A number of users noticed a not-so-unusual bias in the neural network Twitter users for its auto-cropping feature

Twitter is looking into why its photo preview feature seems to favor predominantly white – or lighter – faces over Black, or darker, faces. 

The issue was highlighted by a user who first discovered that Zoom’s facial recognition feature failed to recognize his Black colleagues face. After posting to Twitter, he realized the platform had the same issue.

Following this, users began conducting non-scientific experiments, tweeting photos including both Black and white people in different positions to see which face the algorithm would favor. 

Some such experiments showed that the neural network used by Twitter for this purpose frequently favorited white faces, even when an image included two or three of the same Black person and one white person. 

Others showed that background color and attire (like tie color) didn’t make a difference by swapping them around.

One experiment showed that the same issue was apparent even with images of cartoons.

 

A few Twitter officials have responded to the unofficial experiments. Liz Kelley, part of Twitter’s communications team, tweeted on Sunday thanking everyone who raised the issue and stating that, although initial tests revealed the neural network did not contain biases, there is clearly more analysis to be done.

Parag Agrawal, Twitter’s Cheif Technical Operator, also tweeted saying that their model needs “continuous improvement.” 

The neural network Twitter uses for its facial recognition feature for auto-cropping has long been a mystery. Twitter’s auto-cropping tool is designed to show the most “salient” feature of the image – or they part your eyes are most drawn to. But it’s hard to know what exactly this means. 
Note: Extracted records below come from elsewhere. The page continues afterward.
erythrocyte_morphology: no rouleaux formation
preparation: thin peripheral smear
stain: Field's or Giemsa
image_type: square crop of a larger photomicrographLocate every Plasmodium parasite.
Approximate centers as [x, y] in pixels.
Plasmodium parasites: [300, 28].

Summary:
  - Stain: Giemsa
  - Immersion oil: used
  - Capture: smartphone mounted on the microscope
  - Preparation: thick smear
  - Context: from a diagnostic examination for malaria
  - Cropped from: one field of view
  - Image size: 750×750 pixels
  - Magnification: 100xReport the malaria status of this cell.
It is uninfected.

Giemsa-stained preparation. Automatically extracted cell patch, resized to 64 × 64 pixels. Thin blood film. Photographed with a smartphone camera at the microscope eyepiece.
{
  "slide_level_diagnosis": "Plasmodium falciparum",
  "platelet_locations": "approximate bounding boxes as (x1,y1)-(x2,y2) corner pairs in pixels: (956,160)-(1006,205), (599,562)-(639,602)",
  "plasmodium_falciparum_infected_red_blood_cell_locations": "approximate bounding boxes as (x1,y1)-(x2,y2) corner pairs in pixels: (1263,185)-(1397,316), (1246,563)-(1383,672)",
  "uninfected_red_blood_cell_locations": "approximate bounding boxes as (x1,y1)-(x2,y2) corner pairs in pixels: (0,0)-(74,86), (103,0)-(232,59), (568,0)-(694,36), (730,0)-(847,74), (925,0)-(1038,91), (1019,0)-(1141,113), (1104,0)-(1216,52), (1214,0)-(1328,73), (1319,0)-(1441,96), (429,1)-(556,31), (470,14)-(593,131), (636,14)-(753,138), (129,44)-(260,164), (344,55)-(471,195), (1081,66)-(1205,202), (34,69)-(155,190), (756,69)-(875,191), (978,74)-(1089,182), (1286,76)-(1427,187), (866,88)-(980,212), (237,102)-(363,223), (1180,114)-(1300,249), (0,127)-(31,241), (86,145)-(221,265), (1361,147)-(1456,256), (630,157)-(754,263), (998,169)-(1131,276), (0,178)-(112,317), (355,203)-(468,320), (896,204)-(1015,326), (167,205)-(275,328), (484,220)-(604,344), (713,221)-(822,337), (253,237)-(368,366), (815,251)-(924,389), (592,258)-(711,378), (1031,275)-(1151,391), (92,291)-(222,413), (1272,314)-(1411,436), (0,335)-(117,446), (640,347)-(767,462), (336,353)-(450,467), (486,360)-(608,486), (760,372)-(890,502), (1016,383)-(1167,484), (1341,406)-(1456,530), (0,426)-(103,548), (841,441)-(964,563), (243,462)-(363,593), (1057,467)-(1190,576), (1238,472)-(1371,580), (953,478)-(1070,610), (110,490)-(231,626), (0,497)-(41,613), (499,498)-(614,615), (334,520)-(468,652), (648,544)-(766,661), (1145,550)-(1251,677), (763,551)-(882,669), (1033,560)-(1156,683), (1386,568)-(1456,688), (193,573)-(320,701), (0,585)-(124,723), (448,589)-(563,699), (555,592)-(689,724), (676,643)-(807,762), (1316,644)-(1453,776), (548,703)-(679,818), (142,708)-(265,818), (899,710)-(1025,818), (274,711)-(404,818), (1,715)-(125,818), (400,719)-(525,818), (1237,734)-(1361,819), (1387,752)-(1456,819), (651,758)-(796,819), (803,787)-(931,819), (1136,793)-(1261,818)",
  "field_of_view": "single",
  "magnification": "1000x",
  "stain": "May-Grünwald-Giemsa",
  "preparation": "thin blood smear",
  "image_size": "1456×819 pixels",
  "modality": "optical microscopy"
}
And the thing is, racially-biased algorithms are nothing new (unfortunately). An article by Wired last year showed that “even top-performing facial recognition systems misidentify Black [people] at rates five to 10 times higher than they do white [people].” Technology doesn’t exist in a vacuum and, as Alyse Stanley, writing for Gizmodo, puts it: an algorithm doesn’t need to be intentionally racist in order to actually be racist.